The County Council concurred Tuesday that the DA should have two offices — one in downtown Salt Lake City, occupying part of a quarter block directly west of the Matheson Courthouse that the county purchased from the LDS Church, and the other in West Jordan, foreseen to be the hub of the fast-growing southwest valley.

That decision now will allow designers to come up with plans for the new buildings, which would be built by the end of 2017, according to a timeline prepared by the consulting firm, MOCA Systems.

"One building becomes highly inefficient serving a growing community out west," said MOCA Systems program manager David Hart, the former Utah State Capitol architect and executive director of the Capitol Preservation Board.

He said the new general configuration — an 86,000-square-foot building downtown and a 35,000-square-foot facility in West Jordan — would give the county 21 percent more space for just a little more money than was needed for a discarded plan to erect a single, 101,000-square-foot office elsewhere in downtown.
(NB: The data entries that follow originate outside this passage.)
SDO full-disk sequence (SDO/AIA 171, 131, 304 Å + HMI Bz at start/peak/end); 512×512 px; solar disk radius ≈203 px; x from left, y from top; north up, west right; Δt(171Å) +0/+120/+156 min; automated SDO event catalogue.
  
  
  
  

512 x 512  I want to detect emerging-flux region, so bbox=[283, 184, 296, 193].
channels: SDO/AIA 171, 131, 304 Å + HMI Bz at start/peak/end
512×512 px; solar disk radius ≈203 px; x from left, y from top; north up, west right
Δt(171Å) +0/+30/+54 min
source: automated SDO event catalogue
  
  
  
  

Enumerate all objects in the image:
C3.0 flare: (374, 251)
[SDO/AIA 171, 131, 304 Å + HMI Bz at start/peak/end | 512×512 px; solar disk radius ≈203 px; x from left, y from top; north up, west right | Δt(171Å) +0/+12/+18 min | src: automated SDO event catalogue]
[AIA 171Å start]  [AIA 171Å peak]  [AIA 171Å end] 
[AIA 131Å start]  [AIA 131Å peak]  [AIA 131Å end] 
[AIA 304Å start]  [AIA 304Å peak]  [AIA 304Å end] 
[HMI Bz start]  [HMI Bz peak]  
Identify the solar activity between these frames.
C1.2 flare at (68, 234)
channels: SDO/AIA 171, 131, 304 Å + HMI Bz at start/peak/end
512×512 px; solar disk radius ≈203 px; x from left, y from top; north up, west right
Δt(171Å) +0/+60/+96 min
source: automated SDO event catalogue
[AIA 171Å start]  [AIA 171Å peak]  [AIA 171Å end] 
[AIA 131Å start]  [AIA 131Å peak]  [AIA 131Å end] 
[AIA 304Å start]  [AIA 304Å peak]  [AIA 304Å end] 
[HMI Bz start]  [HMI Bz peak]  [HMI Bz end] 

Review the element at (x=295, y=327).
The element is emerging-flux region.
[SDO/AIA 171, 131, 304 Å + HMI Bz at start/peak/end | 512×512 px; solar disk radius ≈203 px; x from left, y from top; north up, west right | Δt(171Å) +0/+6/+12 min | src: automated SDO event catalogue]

That envisioned five-story building originally was projected to cost $33 million, but its costs quickly soared (one estimate reached $50.8 million) before insufficient parking caused the council to back off of that plan. Then, in October of 2013, the county bought a larger parcel (3.1 acres) on the northeast corner of 500 South and Main Street from Property Reserve, Inc., the real-estate arm of the Church of Jesus Christ of Latter-day Saints, for $9.1 million.

County Mayor Ben McAdams' stated intention was to develop a mixed-use project that takes advantage of the Courthouse Trax Station being right in front of the property.

Hart told the council Tuesday that it would be best to proceed with the District Attorney's office structure alone on the southeastern portion of that parcel and to hold onto the land to the west. The DA will get badly needed offices more readily — it now rents three sites for $1.5 million a year — while giving the county "the chance of working with a developer later on the mixed-use property," he added.

This next part of the process could potentially revive a question that helped doom the prior plan: How perfect should this building be?

The Democratic administrations of mayors Peter Corroon and Ben McAdams as well as District Attorney Sim Gill have advocated for a structure that meets the highest environmental standards, arguing that long-term energy savings more than offset higher upfront costs.

But the Republican-majority council didn't want current taxpayers to foot the bill for long-term benefits they didn't believe would be as significant as advocates contended. They favored an energy-efficient building, just not the most energy-efficient building.

"That's been a sticking point for the council in previous years," Councilman Michael Jensen reminded the consultant and mayoral staff.